[Source data]

>>>>

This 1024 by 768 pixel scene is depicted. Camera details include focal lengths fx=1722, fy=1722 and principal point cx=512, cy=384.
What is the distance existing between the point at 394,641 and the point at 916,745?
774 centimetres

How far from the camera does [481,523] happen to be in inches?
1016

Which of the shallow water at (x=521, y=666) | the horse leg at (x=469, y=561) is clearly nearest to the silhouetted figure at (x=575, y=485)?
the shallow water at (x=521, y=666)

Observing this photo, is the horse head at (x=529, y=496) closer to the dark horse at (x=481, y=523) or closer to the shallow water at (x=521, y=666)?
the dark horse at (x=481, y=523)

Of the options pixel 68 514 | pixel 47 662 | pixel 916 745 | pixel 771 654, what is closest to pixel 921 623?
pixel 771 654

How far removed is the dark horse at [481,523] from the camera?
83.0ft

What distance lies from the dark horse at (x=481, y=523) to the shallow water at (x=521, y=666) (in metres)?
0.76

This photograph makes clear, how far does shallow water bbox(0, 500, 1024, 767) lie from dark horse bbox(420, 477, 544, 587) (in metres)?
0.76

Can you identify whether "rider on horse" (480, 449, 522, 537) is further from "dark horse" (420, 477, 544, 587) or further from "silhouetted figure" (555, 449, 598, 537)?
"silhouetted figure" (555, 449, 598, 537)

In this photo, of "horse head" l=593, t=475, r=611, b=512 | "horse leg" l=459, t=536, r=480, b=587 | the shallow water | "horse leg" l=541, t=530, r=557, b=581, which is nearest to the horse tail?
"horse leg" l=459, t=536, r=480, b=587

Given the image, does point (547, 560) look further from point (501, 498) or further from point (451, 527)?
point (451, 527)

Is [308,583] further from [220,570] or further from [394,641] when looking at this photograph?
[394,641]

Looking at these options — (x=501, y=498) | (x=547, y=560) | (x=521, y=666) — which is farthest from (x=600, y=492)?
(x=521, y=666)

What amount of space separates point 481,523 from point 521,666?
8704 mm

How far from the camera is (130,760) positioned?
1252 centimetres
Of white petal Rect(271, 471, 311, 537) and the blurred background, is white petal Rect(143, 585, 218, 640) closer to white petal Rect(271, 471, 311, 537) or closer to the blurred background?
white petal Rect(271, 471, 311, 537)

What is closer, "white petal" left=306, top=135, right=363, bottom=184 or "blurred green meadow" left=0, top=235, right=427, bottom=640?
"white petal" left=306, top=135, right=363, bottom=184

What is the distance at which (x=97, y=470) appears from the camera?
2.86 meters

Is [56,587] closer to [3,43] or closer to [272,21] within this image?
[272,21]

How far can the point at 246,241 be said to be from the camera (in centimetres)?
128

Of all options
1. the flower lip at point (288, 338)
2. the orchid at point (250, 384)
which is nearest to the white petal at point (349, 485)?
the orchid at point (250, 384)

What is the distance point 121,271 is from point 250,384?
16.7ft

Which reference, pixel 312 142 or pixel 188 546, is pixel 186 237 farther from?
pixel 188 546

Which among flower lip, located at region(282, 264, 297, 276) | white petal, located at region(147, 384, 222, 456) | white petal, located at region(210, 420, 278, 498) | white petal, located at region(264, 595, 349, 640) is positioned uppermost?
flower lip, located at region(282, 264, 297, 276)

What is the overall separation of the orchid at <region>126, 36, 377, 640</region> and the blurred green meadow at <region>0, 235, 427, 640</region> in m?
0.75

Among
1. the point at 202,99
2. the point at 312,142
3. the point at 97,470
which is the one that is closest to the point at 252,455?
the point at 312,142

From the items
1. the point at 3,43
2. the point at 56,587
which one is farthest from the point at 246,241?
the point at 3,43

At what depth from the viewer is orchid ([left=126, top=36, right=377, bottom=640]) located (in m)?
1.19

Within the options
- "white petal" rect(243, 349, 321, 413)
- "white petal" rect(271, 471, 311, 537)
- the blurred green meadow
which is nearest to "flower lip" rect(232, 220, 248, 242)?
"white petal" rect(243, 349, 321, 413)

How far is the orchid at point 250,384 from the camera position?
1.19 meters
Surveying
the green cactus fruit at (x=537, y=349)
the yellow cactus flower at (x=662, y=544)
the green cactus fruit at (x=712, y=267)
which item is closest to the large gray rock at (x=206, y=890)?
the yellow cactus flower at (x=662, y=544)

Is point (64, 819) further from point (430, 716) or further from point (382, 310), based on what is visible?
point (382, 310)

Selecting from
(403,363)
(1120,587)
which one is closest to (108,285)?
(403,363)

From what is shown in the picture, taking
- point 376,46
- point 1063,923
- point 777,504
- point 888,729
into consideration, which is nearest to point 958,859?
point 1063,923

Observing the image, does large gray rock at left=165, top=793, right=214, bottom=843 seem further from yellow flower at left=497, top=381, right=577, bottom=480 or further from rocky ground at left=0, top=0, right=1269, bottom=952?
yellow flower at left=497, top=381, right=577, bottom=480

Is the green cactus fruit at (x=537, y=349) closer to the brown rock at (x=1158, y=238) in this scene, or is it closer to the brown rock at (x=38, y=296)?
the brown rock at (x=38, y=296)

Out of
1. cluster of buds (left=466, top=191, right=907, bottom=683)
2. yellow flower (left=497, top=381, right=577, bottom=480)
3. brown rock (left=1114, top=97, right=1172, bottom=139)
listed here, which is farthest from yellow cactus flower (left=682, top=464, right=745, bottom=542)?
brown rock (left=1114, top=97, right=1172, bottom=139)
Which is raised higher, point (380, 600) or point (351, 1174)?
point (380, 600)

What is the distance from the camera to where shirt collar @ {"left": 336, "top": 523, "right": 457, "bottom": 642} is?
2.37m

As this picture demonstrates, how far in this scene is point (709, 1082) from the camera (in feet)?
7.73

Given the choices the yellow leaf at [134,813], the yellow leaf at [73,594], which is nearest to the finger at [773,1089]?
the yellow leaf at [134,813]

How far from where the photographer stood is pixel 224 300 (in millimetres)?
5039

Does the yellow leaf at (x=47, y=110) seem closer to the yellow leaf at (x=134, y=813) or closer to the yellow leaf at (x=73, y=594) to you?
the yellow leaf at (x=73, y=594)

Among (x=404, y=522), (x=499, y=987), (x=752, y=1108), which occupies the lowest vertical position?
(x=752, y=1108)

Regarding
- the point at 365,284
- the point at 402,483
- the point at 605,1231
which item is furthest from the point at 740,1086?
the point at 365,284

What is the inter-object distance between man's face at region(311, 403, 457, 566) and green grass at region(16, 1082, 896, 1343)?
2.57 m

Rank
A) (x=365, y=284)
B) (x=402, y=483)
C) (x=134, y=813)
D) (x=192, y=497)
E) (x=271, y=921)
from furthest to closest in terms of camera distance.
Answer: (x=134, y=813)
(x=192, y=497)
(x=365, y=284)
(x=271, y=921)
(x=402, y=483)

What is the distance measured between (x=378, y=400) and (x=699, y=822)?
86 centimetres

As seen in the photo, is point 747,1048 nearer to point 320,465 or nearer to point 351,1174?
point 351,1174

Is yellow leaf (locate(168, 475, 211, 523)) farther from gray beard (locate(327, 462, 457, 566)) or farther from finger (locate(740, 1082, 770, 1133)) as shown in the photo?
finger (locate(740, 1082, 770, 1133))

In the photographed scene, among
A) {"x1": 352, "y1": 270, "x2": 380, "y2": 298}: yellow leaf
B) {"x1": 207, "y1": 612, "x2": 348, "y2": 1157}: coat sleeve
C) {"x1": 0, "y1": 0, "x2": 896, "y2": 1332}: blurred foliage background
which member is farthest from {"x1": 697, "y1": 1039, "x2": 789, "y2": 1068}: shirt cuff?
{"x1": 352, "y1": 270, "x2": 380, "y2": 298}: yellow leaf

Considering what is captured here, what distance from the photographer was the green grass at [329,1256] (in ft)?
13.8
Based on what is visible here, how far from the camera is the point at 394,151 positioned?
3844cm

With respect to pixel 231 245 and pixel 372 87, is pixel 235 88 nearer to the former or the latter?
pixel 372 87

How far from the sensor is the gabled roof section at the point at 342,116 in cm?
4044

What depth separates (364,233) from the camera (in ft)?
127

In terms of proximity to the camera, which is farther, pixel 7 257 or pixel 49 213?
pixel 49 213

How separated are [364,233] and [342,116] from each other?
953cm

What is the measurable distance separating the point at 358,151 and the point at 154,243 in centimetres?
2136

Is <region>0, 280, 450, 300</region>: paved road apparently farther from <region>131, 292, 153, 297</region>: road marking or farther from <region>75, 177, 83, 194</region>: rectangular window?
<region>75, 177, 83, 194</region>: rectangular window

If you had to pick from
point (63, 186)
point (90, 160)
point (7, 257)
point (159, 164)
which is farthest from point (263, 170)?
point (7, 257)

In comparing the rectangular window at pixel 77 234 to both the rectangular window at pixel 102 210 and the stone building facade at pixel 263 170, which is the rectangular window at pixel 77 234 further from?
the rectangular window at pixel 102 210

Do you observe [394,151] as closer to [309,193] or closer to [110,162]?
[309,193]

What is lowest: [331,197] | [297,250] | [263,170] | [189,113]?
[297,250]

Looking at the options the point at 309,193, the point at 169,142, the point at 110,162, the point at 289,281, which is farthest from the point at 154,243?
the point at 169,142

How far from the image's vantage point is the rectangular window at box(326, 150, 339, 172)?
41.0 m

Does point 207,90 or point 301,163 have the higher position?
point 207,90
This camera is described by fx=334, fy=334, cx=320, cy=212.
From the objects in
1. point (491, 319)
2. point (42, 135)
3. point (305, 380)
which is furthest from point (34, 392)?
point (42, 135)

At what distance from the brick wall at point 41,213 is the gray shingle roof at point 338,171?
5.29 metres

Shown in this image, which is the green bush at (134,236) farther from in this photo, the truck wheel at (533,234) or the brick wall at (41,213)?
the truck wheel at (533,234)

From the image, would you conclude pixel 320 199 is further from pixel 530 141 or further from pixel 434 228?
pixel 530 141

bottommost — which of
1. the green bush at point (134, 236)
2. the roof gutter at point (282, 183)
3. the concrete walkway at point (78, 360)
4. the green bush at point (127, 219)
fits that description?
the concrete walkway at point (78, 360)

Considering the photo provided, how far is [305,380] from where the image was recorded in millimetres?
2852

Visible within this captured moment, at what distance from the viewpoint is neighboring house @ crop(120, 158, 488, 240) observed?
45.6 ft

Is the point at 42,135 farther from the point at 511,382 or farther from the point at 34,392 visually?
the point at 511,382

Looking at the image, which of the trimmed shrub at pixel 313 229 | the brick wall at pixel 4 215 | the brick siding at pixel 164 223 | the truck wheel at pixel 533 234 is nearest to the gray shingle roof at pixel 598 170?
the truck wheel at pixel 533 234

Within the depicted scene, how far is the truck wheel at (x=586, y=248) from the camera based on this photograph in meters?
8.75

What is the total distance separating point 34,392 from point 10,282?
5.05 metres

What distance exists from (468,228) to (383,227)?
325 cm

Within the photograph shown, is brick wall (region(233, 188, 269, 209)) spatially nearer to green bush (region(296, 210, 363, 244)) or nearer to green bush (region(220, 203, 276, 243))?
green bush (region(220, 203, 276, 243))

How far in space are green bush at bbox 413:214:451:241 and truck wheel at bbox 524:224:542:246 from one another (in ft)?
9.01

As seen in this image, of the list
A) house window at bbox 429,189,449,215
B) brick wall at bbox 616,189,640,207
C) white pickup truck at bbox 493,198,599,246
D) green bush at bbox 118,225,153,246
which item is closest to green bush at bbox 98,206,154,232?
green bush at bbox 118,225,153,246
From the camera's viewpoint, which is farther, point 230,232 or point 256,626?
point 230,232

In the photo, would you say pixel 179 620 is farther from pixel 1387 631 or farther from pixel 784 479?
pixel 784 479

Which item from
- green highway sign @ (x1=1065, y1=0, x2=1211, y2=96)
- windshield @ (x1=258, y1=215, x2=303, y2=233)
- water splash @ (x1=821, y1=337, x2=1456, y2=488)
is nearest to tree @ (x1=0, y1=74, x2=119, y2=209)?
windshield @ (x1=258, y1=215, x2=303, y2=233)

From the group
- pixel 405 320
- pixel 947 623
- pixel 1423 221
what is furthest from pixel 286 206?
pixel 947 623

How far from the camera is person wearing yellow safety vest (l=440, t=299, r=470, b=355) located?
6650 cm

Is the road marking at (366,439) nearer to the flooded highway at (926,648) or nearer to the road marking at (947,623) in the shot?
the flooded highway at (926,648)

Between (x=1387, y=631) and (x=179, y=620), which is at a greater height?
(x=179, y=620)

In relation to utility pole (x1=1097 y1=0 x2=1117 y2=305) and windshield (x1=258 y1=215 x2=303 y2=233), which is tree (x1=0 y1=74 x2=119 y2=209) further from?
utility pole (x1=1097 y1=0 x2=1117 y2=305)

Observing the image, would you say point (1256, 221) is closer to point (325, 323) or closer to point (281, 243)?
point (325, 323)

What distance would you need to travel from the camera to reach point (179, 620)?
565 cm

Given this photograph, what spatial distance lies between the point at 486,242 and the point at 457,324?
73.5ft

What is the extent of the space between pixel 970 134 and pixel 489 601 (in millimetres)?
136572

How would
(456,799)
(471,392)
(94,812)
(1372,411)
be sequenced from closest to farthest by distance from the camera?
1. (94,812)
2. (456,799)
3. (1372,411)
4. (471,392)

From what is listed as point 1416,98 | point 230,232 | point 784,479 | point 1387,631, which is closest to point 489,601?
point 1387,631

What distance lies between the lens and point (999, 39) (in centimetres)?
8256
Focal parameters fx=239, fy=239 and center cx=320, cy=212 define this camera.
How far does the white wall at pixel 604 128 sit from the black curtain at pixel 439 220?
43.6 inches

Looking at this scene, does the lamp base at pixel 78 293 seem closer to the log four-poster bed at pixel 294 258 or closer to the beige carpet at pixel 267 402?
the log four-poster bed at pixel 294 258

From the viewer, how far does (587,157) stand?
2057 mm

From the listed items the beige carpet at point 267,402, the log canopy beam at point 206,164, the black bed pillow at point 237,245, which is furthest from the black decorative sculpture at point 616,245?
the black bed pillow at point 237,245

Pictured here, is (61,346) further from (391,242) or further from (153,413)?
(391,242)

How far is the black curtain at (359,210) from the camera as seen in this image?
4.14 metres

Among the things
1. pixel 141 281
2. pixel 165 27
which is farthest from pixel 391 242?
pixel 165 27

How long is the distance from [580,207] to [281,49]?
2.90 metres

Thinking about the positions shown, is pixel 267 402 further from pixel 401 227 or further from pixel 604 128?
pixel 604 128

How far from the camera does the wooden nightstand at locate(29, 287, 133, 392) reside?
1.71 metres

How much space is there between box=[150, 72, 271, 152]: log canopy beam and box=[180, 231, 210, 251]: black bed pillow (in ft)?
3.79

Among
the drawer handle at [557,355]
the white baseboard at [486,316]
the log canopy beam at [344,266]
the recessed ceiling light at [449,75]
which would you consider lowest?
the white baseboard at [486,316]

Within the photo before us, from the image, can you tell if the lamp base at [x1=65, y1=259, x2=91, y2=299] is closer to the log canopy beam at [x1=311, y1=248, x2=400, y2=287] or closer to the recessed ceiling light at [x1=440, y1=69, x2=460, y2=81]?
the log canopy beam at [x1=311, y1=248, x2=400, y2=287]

<<<<

* [AIM]
Copy the lines starting at the line that contains "How long is" and ending after the line that contains "1.71 metres". Swap "wooden nightstand" for "bedside table" and change nothing else.

* [TASK OUTPUT]
How long is the distance from [580,207] to [281,49]?
2.90 metres

Thinking about the positions shown, is pixel 267 402 further from pixel 401 227 or further from pixel 604 128?
pixel 604 128

How far from the camera does the bedside table at locate(29, 287, 133, 392) reside?
1.71 metres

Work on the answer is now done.